▸ GOAL OF THE EXERCISE:
Return each line of the items below that contains the string "lapel". Treat the match as case-sensitive.

── SUPPLIED RECORDS ──

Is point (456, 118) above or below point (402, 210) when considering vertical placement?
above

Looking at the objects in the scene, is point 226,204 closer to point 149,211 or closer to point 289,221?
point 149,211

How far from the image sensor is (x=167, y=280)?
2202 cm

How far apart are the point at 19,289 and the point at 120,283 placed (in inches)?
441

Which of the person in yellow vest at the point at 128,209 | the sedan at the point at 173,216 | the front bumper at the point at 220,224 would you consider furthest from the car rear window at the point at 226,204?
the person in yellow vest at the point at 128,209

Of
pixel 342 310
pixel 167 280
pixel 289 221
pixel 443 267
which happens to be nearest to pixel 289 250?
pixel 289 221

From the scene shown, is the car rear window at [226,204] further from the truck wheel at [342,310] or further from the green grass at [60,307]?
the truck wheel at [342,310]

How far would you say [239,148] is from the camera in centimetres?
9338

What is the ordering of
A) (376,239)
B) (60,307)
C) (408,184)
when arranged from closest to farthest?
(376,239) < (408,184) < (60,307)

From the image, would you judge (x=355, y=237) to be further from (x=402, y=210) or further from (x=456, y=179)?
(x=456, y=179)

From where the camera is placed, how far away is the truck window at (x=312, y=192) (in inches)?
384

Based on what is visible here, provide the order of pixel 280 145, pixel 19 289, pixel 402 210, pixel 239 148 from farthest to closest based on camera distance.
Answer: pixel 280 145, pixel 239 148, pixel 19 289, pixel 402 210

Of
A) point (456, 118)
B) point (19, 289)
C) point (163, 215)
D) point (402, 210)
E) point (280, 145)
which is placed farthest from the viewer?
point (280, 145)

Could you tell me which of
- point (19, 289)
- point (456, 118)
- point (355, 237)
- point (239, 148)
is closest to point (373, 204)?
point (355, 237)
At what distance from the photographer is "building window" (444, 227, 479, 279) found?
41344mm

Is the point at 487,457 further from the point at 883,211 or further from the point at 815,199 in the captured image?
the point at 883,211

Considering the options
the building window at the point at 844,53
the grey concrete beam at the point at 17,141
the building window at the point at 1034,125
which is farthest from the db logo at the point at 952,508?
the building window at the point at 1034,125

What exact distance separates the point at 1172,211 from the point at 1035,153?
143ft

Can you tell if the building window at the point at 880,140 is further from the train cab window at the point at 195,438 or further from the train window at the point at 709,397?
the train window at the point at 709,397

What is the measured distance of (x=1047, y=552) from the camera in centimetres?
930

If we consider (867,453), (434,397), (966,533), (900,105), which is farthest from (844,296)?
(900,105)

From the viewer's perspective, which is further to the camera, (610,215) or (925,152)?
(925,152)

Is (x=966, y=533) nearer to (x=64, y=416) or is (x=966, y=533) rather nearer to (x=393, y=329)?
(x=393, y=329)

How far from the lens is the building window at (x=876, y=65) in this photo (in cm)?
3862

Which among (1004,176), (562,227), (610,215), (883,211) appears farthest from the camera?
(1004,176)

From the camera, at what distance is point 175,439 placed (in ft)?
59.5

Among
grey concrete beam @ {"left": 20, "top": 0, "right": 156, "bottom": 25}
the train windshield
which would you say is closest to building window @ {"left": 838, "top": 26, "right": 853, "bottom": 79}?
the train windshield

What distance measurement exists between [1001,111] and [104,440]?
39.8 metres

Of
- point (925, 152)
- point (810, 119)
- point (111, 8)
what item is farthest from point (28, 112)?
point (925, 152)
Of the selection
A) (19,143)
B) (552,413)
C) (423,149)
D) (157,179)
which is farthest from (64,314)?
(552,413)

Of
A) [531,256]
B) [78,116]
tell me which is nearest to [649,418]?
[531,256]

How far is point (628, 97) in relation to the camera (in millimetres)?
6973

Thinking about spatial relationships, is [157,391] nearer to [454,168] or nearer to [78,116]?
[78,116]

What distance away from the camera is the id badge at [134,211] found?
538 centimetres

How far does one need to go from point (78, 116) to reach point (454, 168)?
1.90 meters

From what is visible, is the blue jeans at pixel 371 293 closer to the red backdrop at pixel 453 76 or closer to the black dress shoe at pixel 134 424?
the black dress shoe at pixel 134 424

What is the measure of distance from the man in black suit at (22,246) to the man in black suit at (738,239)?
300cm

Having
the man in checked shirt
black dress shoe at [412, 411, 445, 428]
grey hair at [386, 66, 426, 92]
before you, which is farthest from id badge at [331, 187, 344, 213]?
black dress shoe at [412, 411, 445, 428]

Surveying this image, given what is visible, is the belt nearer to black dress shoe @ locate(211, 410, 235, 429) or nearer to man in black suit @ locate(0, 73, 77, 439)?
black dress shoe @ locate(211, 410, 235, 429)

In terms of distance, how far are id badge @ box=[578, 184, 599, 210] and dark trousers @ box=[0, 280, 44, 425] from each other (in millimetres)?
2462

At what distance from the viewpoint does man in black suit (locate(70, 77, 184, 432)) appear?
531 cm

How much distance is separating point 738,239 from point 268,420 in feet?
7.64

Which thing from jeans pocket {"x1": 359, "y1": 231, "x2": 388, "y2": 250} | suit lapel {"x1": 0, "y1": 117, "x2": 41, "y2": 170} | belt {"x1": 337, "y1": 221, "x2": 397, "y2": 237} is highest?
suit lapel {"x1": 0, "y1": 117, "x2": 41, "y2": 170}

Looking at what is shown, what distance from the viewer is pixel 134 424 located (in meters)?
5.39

───
── SUPPLIED RECORDS ──

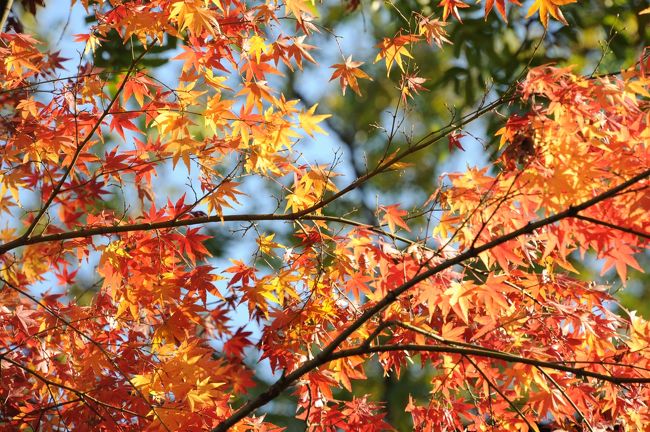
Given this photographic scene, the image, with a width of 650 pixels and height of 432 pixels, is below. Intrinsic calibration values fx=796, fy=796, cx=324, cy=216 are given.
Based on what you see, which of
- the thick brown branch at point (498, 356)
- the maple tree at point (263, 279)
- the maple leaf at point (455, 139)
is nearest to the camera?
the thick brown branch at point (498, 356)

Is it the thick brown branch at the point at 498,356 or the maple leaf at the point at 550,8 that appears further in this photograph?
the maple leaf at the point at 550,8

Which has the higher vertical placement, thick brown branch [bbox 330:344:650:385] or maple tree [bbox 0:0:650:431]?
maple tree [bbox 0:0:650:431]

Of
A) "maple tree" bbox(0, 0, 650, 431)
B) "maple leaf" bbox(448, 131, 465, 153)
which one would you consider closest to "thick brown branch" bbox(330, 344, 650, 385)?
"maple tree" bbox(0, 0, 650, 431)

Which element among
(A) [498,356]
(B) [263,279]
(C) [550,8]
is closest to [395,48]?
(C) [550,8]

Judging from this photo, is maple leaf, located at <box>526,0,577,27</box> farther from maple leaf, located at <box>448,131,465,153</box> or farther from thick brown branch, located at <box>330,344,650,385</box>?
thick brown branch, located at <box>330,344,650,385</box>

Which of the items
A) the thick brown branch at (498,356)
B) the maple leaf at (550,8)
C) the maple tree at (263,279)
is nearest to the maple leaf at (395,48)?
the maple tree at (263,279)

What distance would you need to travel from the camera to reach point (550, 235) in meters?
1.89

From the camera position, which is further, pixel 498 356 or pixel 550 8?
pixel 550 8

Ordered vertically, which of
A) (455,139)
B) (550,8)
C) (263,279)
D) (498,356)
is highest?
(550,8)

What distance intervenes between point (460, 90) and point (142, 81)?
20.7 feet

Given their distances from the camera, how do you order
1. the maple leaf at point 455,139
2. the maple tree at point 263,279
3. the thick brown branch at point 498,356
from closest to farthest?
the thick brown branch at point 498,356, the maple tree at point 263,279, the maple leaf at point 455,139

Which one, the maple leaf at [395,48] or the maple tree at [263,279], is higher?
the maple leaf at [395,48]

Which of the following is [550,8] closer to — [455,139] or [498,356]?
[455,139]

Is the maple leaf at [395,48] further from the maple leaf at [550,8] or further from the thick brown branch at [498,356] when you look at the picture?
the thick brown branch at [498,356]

───
── SUPPLIED RECORDS ──

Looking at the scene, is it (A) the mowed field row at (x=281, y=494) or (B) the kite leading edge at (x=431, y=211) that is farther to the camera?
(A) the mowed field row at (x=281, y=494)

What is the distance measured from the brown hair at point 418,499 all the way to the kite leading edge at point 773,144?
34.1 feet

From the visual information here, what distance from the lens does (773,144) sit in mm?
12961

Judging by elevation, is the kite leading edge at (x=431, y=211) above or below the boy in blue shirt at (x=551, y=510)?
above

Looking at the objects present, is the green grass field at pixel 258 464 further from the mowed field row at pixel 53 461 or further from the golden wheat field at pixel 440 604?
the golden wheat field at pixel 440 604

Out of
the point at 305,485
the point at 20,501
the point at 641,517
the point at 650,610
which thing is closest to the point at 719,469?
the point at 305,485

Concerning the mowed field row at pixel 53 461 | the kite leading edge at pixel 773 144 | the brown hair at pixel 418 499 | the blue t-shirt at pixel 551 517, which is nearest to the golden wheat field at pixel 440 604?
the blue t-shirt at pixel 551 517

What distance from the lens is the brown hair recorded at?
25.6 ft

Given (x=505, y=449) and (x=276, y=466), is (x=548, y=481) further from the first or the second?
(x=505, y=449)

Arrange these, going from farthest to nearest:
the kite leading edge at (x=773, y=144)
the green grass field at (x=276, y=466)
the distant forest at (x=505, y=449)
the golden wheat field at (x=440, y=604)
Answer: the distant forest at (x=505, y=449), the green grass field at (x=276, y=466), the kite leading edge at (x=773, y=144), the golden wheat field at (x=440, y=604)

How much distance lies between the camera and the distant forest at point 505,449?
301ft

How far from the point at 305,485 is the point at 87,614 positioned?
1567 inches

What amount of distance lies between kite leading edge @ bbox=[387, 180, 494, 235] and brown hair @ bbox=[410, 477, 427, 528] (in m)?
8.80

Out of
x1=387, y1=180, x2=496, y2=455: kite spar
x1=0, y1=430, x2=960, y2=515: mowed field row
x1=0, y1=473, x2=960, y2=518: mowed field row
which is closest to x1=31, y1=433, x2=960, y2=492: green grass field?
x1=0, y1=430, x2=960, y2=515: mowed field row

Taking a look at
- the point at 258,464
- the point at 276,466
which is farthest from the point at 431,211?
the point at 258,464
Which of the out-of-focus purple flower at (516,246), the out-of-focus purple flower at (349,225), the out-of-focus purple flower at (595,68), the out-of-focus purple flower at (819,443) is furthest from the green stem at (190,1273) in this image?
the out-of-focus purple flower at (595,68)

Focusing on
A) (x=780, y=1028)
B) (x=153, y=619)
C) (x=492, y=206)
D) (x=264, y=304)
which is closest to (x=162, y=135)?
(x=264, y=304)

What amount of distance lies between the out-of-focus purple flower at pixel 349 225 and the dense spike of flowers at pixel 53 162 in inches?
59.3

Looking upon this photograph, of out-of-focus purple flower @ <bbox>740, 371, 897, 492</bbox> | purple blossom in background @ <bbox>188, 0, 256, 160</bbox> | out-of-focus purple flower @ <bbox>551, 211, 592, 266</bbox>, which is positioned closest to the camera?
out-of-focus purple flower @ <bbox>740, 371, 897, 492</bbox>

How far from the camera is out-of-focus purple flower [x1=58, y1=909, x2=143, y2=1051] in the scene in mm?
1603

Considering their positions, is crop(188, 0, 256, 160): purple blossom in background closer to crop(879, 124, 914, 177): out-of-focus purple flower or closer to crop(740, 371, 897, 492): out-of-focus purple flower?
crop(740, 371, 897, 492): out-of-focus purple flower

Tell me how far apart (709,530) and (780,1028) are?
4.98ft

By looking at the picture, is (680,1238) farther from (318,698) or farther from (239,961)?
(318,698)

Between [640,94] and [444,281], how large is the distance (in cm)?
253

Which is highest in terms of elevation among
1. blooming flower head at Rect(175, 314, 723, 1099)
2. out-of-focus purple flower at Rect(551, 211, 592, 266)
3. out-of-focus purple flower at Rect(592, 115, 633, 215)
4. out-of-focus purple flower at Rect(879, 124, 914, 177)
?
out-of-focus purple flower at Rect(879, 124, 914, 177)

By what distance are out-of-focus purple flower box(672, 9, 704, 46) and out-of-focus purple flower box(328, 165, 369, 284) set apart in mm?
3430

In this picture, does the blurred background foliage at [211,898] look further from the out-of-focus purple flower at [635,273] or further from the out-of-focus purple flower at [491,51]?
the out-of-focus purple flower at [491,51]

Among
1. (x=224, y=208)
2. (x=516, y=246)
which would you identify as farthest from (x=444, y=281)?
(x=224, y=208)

───

▸ ANSWER:
Which thing from jeans pocket {"x1": 359, "y1": 231, "x2": 388, "y2": 250} | suit lapel {"x1": 0, "y1": 117, "x2": 41, "y2": 170} | belt {"x1": 337, "y1": 221, "x2": 397, "y2": 237} is highest?
suit lapel {"x1": 0, "y1": 117, "x2": 41, "y2": 170}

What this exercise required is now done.